O RALI LISBOA-ALCOCHETE
Vem isto a propósito do cancelamento do rali Lisboa-Dakar, 2008, de que quero falar. Como se sabe, foi uma ameaça das células argelinas da Al-Qaeda que desencadeou o cancelamento da prova pela Amaury Sports Organisation, e que pôs a chorar organizadores e patrocinadores da prova. Os autarcas de Portimão e de Alcochete exigiram recompensas monetárias pelos prejuízos e João Lagos prometeu fazer a prova sozinho, montado num camelo (como aparece na capa da revista Única, do Expresso, de 26 de Janeiro passado).
Ao contrário dos choros, eu ri-me à gargalhada. Não porque achasse que o governo francês, que ordenou o cancelamento, se estivesse a submeter ao fundamentalismo de grupos terroristas. Ou porque ficasse com muita pena da “Total”, patrocinadora estatal do combustível, agora desarredada da exploração do petróleo da Mauritânia. Antes, porque seria uma oportunidade para criar uma alternativa: a do rali Lisboa-Alcochete (sabem, um deserto ali na margem sul do Tejo). Bom, é claro que me ri por outras razões: por exemplo, por ver a partida de dois motociclistas, com bandeirinha e tudo. Ou por ver, na televisão, aquela comitiva bucólica de jipes de Portimão que foram em romaria pelo percurso do Dakar.

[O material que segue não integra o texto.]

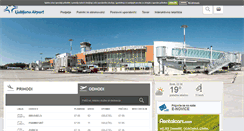 Desktop Screenshot of lju-airport.si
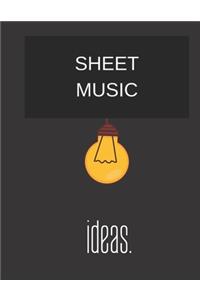 sheet music ideas.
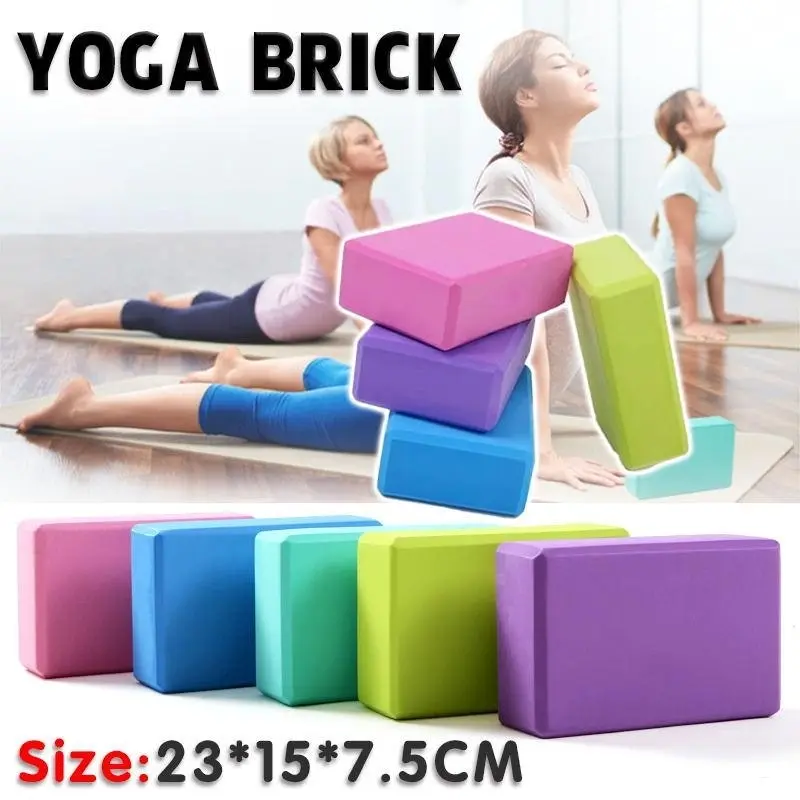 2Pcs Yoga Block Brick Foaming Home Exercise Practice Fitness Gym Sport Tool Au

Certo, certo é que, a minha opinião, não andará muito longe do que irá suceder em 2009. Primeiro, a organização apostou na ideia Lisboa-qualquer coisa na Polónia (o país mais importante dos novos membros europeus de Leste) e, por estes dias, fala-se da América Latina, Brasil, Chile, Argentina, por aí. Como já se percebeu, os motoristas de carros, motas e camiões gostam mesmo é de desertos, quer sejam os do Kahalaari ou da Patagónia. O que não deixa de ser sintomático, para perceber o carácter neo-colonialista da prova.
Porque se insiste tanto em África? Simples. Porque a melhor forma de desenvolver a solidariedade com os países africanos, é fazer roncar os motores por aquelas aldeias pobres e por terras tão rústicas, derramando milhares de litros de combustível, entre os olhos esbugalhados de meia dúzia de tuareges, convidados à publicidade do ocidente europeu.
Lembram-se de Rommel, o marechal nazi dos panzers alemães? À sua maneira, ele também queria pacificar aquelas terras. Se muitos países europeus colonizaram África, porque não voltar lá a toda a hora, mostrando a habitual sobranceria europeia dum rali cor-de-rosa. É que, na verdade, eu nunca percebi para que é que aquilo serve. Que raio de desporto é aquele? Talvez o leitor me possa elucidar e explicar que a estética está no romantismo das casas de adobe e das palmeiras verdejantes. Ou que a ética está no consumo do petróleo e nos inolvidáveis percursos nas dunas gigantes. Como se sabe, a comitiva do Dakar estabelece imensos laços de afecto e grandiosos momentos de convívio fraterno entre os povos, sobretudo com as crianças.
Coloquemo-nos, então, do lado de lá. Do lado daqueles imigrantes marroquinos, ansiosos por experimentar esse paraíso terreal do ocidente, que a publicidade do Dakar vende nos media globalizados. Sim, esses, por exemplo aqueles que navegaram à bolina no “cayuco” de 25 cavalos e aportaram ali na Ilha da Culatra, estão, hoje, quase todos nas choldras de Casablanca, entre criminosos comuns. E que conste, eles talvez viessem apenas ver a partida do rali Lisboa-Dakar, em Portimão. Mas se o Dakar teve honras de noticiário a toda a hora, os imigrantes marroquinos viajaram com toda a discrição, a pedido do seu governo e com a mãozinha do nosso.
Enfim, acho que, por agora, nos deveríamos contentar com umas fotos registadas ali no Terreiro do Paço, junto de um monte de areia e de um camelo trazidos de Alcochete. E, se possível, com os pés numa bacia de água morna. E se um banco, uma seguradora, ou uma operadora telefónica nos pagasse, seria a cereja em cima do bolo.